Selain menghasilkan biogas, pengolahan limbah cair dengan proses digester anaerobik dapat
dilakukan pada lahan yang sempit dan memberi keuntungan berupa penurunan jumlah
padatan organik, jumlah mikroba pembusuk yang tidak diinginkan, serta kandungan racun
dalam limbah. Disamping itu juga membantu peningkatan kualitas pupuk dari sludge yang
dihasilkan, karena sludge yang dihasilkan berbeda dari sludge limbah cair PMKS biasa yang
dilakukan melalui proses konvesional. Kelebihan tersebut adalah :
a. Penurunan kadar BOD bisa mencapai 80-90 %.
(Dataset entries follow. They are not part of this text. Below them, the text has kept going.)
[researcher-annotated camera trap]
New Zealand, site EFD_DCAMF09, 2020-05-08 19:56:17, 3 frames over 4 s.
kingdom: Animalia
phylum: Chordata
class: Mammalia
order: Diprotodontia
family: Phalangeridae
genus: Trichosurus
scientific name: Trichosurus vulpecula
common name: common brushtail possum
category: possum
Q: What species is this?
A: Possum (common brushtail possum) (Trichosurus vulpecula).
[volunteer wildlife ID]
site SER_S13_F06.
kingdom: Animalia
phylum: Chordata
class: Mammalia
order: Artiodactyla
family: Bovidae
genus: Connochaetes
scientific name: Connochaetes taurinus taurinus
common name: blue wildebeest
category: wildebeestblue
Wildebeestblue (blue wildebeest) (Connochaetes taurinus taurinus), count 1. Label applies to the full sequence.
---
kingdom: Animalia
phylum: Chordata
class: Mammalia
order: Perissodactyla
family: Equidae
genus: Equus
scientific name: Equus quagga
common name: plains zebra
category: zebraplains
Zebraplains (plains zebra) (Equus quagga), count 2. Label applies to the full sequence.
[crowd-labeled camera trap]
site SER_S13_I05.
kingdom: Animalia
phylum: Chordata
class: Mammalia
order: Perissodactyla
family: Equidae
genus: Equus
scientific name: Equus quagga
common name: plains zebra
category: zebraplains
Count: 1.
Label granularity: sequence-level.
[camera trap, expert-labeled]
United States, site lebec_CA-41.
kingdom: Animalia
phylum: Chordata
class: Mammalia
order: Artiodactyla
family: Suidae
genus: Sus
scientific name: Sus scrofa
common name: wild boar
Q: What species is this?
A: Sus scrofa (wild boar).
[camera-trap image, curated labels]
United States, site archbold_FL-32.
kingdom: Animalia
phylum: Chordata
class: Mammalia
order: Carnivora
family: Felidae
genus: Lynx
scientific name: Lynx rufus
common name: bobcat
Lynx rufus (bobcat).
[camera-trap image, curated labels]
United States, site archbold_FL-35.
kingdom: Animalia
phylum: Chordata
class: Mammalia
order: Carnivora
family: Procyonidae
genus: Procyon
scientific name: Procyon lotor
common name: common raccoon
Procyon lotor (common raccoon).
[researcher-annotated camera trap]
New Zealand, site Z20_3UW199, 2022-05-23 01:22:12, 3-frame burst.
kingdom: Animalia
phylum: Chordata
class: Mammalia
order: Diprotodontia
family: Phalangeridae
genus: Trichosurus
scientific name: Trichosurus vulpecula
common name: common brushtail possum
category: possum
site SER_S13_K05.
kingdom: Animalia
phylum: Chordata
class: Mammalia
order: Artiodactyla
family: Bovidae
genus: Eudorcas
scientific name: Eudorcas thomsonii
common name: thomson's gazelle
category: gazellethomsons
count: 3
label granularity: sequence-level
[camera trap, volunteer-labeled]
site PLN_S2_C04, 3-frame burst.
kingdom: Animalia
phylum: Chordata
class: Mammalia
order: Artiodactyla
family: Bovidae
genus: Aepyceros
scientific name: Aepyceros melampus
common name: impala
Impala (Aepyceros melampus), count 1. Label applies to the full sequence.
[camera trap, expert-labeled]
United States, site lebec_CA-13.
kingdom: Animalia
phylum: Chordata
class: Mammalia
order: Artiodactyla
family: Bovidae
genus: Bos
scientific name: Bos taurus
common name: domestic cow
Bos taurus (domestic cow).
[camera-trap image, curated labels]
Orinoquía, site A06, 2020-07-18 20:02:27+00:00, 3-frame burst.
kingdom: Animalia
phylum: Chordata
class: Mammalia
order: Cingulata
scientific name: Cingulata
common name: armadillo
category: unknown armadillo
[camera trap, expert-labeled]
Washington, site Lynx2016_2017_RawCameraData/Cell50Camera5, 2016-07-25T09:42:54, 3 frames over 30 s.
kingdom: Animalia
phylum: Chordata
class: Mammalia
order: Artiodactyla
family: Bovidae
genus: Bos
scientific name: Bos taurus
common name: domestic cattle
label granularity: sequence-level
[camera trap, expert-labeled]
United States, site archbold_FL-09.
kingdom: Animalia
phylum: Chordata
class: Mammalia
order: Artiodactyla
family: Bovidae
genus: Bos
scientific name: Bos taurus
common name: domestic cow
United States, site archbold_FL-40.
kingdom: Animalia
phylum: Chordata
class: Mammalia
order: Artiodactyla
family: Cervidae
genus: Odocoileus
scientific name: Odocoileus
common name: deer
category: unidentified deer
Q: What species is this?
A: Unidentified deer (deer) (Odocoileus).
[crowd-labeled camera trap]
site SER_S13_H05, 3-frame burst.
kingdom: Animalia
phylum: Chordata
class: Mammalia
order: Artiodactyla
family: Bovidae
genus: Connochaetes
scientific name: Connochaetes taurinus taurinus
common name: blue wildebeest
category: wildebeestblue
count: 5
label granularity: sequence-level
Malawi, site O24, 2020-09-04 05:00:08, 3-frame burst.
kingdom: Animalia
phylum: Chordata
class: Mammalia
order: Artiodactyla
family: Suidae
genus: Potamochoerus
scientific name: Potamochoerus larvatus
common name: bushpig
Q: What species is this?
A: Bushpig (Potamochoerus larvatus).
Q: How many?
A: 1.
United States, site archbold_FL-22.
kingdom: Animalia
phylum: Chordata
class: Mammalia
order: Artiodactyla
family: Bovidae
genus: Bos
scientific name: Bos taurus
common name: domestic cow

b. Baunya berkurang sehingga tidak disukai lalat.


c. Berwarna coklat kehitam-hitaman.
d. Kualitas sludge sebagai pupuk lebih baik, yaitu
1). Memperbaiki struktur fisik tanah,
2). Meningkatkan aerasi, peresapan, retensi, dan kelembaban,
3). Meningkatkan perkembangbiakan dan perkembangan akar
4). Meningkatkan kandungan organik tanah, pH, dan kapasitas tukar kation tanah
5). Meningkatkan populasi mkroflora dan mkrofauna tanah maupun aktivitasnya.
IV. METODOLOGI PENELITIAN
Metodologi penelitian yang dilakukan adalah dengan cara pengumpulan data-data,
seperti:
1. Browsing, yaitu melakukan pencarian informasi melalui internet dengan membuka
website-website yang berhubungan dengan topik bahasan.
2. Studi kepustakaan, yaitu melakukan pencarian informasi melalui literature- literature yang
berhubungan dengan permasalahan yang ditulis.